Since 1991, the Government have said that one of their fundamental policies has been to target social need, and to focus on those areas and people most in need. Is the Minister aware of the report by the Northern Ireland Council of Voluntary Associations, which states that the Northern Ireland tourist board is the worst of all government bodies in targeting social need? The board makes no mention of targeting social needs in its key objectives, and meeting those needs is not one of its key targets. The board's most recent annual report contained not one reference to targeting social needs. Despite this week's cuts, is the Minister able to confirm that targeting social needs is still a Government priority, and what will he do about the Northern Ireland tourist board and all the other government bodies that have been shown to be missing the target?

Mr.

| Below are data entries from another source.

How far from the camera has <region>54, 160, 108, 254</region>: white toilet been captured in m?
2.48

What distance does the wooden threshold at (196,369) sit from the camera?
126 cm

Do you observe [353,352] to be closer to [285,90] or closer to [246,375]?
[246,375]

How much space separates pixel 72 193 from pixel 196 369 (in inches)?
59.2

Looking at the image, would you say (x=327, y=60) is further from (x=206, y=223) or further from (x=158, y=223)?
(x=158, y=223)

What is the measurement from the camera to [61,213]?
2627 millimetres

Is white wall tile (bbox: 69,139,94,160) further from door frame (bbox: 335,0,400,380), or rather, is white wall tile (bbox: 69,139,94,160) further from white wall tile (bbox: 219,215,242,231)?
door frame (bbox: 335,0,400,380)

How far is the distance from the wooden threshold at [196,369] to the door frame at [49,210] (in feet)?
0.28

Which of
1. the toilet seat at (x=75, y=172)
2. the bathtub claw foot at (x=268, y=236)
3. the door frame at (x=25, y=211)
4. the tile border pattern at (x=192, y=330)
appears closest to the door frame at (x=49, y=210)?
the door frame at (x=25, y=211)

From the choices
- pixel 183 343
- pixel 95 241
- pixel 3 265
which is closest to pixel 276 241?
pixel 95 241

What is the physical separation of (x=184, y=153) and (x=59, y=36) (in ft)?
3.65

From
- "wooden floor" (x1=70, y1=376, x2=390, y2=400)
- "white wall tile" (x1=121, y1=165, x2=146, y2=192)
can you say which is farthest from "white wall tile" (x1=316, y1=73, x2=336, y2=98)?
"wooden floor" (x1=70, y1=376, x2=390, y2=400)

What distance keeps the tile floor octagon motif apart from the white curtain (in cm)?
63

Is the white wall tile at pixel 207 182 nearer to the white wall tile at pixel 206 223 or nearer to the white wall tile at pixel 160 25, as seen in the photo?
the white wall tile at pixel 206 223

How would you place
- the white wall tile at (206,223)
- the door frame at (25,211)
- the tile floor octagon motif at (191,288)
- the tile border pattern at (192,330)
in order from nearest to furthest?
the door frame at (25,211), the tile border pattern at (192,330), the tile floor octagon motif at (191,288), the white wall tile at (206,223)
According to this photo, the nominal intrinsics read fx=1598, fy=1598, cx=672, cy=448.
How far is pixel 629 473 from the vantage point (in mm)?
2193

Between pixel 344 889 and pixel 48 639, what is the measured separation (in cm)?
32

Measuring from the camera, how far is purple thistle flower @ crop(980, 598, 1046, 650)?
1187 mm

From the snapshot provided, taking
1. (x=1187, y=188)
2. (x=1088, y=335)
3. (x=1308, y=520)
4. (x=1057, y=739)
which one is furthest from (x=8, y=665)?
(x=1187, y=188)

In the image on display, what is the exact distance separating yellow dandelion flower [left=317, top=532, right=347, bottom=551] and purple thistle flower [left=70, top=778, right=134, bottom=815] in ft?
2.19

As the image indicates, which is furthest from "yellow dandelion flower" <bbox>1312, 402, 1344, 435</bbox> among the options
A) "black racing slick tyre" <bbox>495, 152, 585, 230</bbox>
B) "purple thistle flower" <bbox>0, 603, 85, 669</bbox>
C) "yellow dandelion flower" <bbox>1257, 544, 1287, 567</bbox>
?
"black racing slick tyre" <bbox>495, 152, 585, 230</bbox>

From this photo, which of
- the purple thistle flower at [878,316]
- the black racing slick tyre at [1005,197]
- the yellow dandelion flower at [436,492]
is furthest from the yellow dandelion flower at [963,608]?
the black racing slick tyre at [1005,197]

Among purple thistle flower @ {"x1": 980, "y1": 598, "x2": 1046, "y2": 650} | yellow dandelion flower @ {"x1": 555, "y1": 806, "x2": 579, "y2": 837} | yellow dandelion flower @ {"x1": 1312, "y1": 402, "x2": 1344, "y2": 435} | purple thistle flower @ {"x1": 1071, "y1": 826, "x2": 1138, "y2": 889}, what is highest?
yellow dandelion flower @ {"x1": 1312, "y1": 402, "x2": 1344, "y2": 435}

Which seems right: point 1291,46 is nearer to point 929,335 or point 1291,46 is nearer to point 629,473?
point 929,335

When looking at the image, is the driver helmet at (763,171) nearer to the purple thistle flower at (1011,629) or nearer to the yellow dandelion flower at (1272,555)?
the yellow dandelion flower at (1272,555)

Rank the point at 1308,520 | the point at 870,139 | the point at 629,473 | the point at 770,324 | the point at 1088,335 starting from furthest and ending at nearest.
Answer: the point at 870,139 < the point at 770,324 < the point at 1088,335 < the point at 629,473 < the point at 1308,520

Ancram

Overall, as the hon. Gentleman knows, targeting social need remains one of the three priorities of Government policy. If he thinks that one can order tourists to go in certain directions, I do not think that he understands fully what happens in the tourist trade. We can attract tourists to Northern Ireland, but we cannot force them to visit specific places. We are trying to ensure that tourists visit all around Northern Ireland.

Mr. Peter Robinson

Did the Minister read the remarks of the Republic of Ireland's Minister for Tourism on the branding Ireland initiative? He said that he detected political benefits in such an initiative. Will the Minister assure the House—I understood that it was Government policy—that no all-Ireland tourist structure will be set up without the consent of the people of Northern Ireland? I should like to praise the Northern Ireland tourist board—with which I have worked very closely over the past year—for the high professionalism, drive and enthusiasm that it has demonstrated.

If the Provisional IRA would call a complete and permanent cessation of violence, it would allow tourism to make a real contribution to our economy.

Mr. Ancram

On the second point, I agree with the hon. Member and, indeed, I made the same point earlier. I hope that that message is heard loud and clear throughout Northern Ireland in all parts of the community from which violence can come.

I know that the hon. Gentleman has strong views on the initiative, but it is a great opportunity for the two parts of the island of Ireland to co-operate on tourism, to their mutual benefit. At a cost of some £500,000 over three to five years, it is likely to secure 720 jobs and to earn £27 million extra. That is good value for money in anyone's terms.